Inconsistencies in the result of augur traits

juan_dc · May 8, 2023, 4:27pm

I have been carrying out different executions of a dataset with the augur traits option, currently I have a base dataset of 20000 sequences and I do different executions taking an average of 4000 sequences from the main dataset using the group_by option, however when I see the results in auspice I notice that the inference of transmission events varies between iterations

As an example I have regions A, B, C and D
first repetition infers first transmission event of variant X from point A to B
Second repetition infers first transmission event of variant X from point B to C
Second repetition infers first transmission event of variant X from point D to C

I know from the literature that the starting point is region B, and in all executions the first sequences of the variant are found in region B.

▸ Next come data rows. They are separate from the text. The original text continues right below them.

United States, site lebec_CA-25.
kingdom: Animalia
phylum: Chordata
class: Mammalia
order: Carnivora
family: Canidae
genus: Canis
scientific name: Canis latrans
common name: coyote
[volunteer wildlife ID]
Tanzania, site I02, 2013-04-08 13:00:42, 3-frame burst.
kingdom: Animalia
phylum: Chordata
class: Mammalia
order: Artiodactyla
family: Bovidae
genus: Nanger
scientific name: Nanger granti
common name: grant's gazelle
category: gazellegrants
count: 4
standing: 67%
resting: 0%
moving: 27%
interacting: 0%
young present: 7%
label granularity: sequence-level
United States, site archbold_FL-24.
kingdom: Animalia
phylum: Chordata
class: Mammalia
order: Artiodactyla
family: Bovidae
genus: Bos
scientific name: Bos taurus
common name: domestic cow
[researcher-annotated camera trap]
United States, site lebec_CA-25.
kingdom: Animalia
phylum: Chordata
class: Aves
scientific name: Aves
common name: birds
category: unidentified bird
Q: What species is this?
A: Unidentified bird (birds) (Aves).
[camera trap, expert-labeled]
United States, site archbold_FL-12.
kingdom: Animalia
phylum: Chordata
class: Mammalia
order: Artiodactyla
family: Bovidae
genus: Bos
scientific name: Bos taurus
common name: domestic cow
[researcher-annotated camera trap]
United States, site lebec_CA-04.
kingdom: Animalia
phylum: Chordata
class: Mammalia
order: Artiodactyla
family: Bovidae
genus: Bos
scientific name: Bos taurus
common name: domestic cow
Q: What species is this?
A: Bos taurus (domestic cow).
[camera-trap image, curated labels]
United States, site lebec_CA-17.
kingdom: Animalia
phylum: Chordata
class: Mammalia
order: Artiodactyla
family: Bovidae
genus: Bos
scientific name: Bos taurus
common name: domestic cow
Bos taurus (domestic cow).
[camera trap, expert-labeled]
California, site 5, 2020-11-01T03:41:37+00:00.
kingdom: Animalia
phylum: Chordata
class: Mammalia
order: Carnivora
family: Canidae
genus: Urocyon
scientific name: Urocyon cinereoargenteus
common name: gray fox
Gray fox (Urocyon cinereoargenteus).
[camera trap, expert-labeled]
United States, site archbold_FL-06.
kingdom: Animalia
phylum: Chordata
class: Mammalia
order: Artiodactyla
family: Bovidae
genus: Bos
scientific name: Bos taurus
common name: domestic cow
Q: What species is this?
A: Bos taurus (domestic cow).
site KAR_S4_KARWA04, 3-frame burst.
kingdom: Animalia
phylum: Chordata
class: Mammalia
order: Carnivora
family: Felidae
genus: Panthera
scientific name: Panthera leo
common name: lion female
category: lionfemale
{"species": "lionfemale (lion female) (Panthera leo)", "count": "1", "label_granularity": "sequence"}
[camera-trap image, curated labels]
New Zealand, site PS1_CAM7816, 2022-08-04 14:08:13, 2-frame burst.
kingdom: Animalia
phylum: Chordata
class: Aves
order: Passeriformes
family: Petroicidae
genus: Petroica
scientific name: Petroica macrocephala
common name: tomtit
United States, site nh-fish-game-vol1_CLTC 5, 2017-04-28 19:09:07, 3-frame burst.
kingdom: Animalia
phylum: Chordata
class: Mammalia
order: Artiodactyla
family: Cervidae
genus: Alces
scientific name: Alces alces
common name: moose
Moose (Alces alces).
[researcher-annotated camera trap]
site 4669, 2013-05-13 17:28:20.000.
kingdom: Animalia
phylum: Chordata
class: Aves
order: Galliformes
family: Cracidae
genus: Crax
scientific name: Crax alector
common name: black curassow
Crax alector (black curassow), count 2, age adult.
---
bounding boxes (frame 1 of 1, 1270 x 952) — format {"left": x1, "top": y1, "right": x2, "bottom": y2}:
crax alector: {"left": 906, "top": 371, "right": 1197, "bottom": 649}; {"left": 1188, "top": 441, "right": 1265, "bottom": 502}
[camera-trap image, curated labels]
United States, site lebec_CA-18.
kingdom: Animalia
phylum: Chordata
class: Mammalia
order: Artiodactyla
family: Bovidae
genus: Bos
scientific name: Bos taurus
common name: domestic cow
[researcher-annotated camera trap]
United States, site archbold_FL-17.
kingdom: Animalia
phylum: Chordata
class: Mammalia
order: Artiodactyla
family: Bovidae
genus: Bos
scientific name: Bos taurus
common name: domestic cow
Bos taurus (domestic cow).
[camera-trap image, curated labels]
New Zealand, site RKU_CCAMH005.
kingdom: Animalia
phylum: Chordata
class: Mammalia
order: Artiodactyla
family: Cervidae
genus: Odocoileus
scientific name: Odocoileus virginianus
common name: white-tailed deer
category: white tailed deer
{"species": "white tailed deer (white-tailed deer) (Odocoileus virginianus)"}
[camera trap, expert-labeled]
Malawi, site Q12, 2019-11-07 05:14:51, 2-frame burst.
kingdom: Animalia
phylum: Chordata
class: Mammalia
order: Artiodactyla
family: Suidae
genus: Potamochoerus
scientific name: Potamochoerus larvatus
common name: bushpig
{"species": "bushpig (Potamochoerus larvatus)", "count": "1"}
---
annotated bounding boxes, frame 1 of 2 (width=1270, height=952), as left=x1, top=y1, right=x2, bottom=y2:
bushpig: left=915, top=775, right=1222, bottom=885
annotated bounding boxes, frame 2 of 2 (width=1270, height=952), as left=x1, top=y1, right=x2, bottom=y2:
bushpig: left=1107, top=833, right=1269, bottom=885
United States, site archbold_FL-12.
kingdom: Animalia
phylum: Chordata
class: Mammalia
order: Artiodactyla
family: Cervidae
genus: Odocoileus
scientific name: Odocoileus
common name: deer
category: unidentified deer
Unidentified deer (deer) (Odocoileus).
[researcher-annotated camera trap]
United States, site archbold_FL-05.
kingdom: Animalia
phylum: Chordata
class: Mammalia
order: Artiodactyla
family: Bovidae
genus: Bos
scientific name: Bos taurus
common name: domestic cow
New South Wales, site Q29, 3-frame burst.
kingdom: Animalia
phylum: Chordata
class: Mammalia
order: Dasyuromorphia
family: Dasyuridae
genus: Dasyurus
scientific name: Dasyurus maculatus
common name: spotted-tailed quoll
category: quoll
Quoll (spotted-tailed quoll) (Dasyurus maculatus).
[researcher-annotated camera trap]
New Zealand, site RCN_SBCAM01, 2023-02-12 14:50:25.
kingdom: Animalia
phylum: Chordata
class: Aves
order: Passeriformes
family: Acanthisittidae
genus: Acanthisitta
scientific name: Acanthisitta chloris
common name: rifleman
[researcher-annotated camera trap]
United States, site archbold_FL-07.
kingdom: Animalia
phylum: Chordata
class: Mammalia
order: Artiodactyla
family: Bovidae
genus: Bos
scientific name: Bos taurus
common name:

Taking this result into account, can I assume that using NEXTSTRAIN it is not possible to infer the initial transmission events of the variants? Or am I making a mistake?

In my configuration I use group_by (division year mount), in augur traits I use a sample bias of 2.5 and reviewing the sequences of each execution I see that they are selected evenly between all regions

corneliusroemer · May 8, 2023, 5:03pm

Hi Juan! Inference of ancestral states is inherently a statistics problem. If you have different trees, you can get different results. TreeTime uses maximum likelihood methods, which gives only limited information about how likely a particular transmission path is compared to all the possible paths.

If different runs give different results it just means that all these paths are compatible with the data. Does that make sense?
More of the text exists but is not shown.